*Given passage*
Factorise :
`1-2a - 2b - 3(a+b)^(2)`

To factorise the expression \(1 - 2a - 2b - 3(a + b)^2\), we will follow these steps: ### Step 1: Rewrite the expression Start with the given expression: \[ 1 - 2a - 2b - 3(a + b)^2 \] ### Step 2: Expand the square term Expand the term \(3(a + b)^2\): \[ 3(a + b)^2 = 3(a^2 + 2ab + b^2) \] So, we rewrite the expression as: \[ 1 - 2a - 2b - 3(a^2 + 2ab + b^2) \] ### Step 3: Combine like terms Now, combine the terms: \[ 1 - 2a - 2b - 3a^2 - 6ab - 3b^2 \] This simplifies to: \[ 1 - 3a^2 - 2a - 6ab - 3b^2 - 2b \] ### Step 4: Group the terms Group the terms in a way that we can factor them: \[ 1 - (3a^2 + 6ab + 3b^2 + 2a + 2b) \] ### Step 5: Substitute \(x = a + b\) Let \(x = a + b\). Then, we can rewrite \(2a + 2b\) as \(2x\): \[ 1 - 3(a + b)^2 - 2(a + b) = 1 - 3x^2 - 2x \] ### Step 6: Rearranging the expression Now, we have: \[ 1 - 3x^2 - 2x \] ### Step 7: Factor the quadratic expression This expression can be rearranged as: \[ -3x^2 - 2x + 1 \] To factor this, we can look for two numbers that multiply to \(-3\) (the product of the coefficient of \(x^2\) and the constant term) and add to \(-2\) (the coefficient of \(x\)). The numbers are \(-3\) and \(1\). So we can write: \[ -3x^2 - 3x + x + 1 \] ### Step 8: Factor by grouping Group the terms: \[ (-3x^2 - 3x) + (x + 1) \] Factoring out common terms gives: \[ -3x(x + 1) + 1(x + 1) \] Now factor out \((x + 1)\): \[ (1 - 3x)(x + 1) \] ### Step 9: Substitute back for \(x\) Now substitute back \(x = a + b\): \[ (1 - 3(a + b))(a + b + 1) \] ### Final Answer Thus, the factorised form of the expression \(1 - 2a - 2b - 3(a + b)^2\) is: \[ (1 - 3(a + b))(a + b + 1) \] ---

*What is needed*
Decide whether each statement agrees with the worked solution above, answering yes or no and quoting the words of the solution that decide it.
1. The squared term is expanded before like terms are combined.
2. The quadratic in x is factored by completing the square.
3. A new variable equal to a + b is introduced.

*Data*

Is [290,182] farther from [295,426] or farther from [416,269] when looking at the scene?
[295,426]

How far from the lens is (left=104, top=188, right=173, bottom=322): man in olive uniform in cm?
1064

*In response*
1. Yes: "Step 2: Expand the square term" comes before "Step 3: Combine like terms".
2. No: "Factor by grouping".
3. Yes: "Let \(x = a + b\)."